+++ Given passage +++
The federal government is suing the state of Alaska. It is the latest jab in a long boxing match between the state and the fed.
In one corner is a guarantee from the federal government to prioritize the needs of rural subsistence harvesters. In the other corner is the Constitution of the state of Alaska. Fish and Game Commissioner Doug Vincent-Lang has been named in the suit, along with his whole department.
In its introduction the lawsuit states: “The United States brings this action against the State of Alaska to protect subsistence use of the Kuskokwim River Chinook and chum salmon populations by local rural residents who depend on these salmon for their physical, economic, traditional, and cultural existence. The United States seeks a declaration … that the State’s actions in contravention of a rural Alaskan subsistence priority are preempted by federal law and are therefore unlawful.”
This particular disagreement can be traced back to a decision by the Alaska Supreme Court in 1989, which declared a rural preference to be contrary to the Alaska Constitution, which guarantees equal access to all Alaskans. But the roots of the dispute go back to the sale of Alaska to the United States by Russia. Native Alaskans universally rejected the legality of the transfer of aboriginal lands, having never relinquished them through a “just war” or treaty.
And indeed, the law that made Alaska a state in 1958 specified that aboriginal land claims should be recognized, but it was left up to Congress to do so. Congress did not do so. So, in 1966, The Alaska Federation of Natives was formed to present a consolidated front to advocate for Alaska Native land claims, and they convinced the Secretary of the Interior to freeze all land conveyances in Alaska until the claims were resolved. Still, the claims seemed stuck in a Washington whirlpool, going around, but getting nowhere. Then, in the early seventies, underground oceans of oil were discovered on the North Slope. To get it to market a pipeline would have to be built, which was impossible because of the federal freeze on much of the land it would need to pass through.
With loads of money to be made, lobbyists leapt to the fray and Congress acted relatively quickly. In 1971 The Alaska Native Claims Settlement Act was enacted, which created regional and village corporations and transferred land rights to them in exchange for a corridor for the pipeline. ANCSA also allowed the Secretary of the Interior to reserve lands for future use in the public interest, by making them National Parks, Wildlife Refuges, Wild and Scenic rivers, or National Forests. He set millions of acres aside, but the tabled lands remained in political limbo for nine years as debate raged over their proper use.
+++
> Work request 1:
According to the article on the Alaska subsistence dispute, in what year did the Alaska Supreme Court declare a rural preference contrary to the Alaska Constitution?
> Work request 2:
Extend the article on the Alaska subsistence dispute, picking up after its final sentence.
+++ The data +++
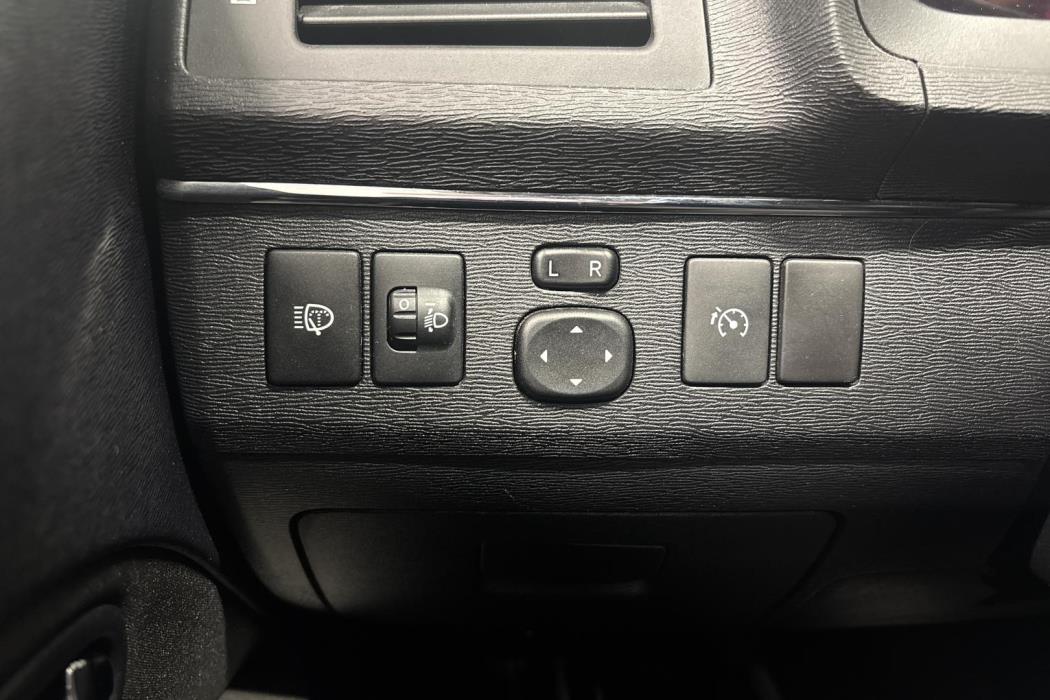 TOYOTA Avensis 2009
+++
> Your response 1:
1989

> Your response 2:
It wasn’t until 1980 that the Alaska National Interest Lands Conservation Act was signed into law. ANILCA dedicated over 43 million acres of land in Alaska to public use. It also officially recognized the lands granted to native corporations by ANCSA, opened up the Tongass to clearcut logging, and specifically prioritized the subsistence needs of rural Alaskans over other users. And so, in 1982, the Alaska Board of Fisheries and Game enacted regulations that created a rural subsistence priority, in compliance with ANILCA.
Then in 1989 the Alaska Supreme Court declared that the rural subsistence preference was a violation of Alaska’s Constitution. The federal government disagreed then as now, but as long as there was plenty of fish for everyone, it was a moot point. But the fed does not possess the resources for in-season management. The state does the actual on-the-ground management of Alaska’s fisheries, and this presents a potential regulatory conflict when fish become scarce, as salmon have in the Yukon and Kuskokwim drainages. For example, in June 2021, the state opened the lower Kuskokwim to gillnet fishermen, while the fed simultaneously declared it closed to protect the resource for rural users.
At a meeting of the Federal Subsistence Board on March 29 residents living on the Yukon River asked the federal government to wrest management of their salmon fisheries from the state. The Temporary Special Action Request was filed with the Board by a resident of Rampart, the Holy Cross Tribe, the Native Village of Eagle, and a resident of Huslia. They asked the Board to uphold the provision in ANILCA that prioritizes rural subsistence use by closing the 2022 salmon fisheries in their region to all but qualified rural subsistence users.
And now the federal government has sued the state. The new lawsuit could be a try for a knockout. The Kuskokwim River Inter-Tribal Fish Commission has declared its support for the Fightin’ Feds. Their Interim Director, Kevin Whitworth, said, “The fish commission is heartened to see the federal government basically stand up to protect salmon and the importance of federal management.”
A spokesperson for the Department of Law said the state’s management is sound, and based on science and input from local stakeholders.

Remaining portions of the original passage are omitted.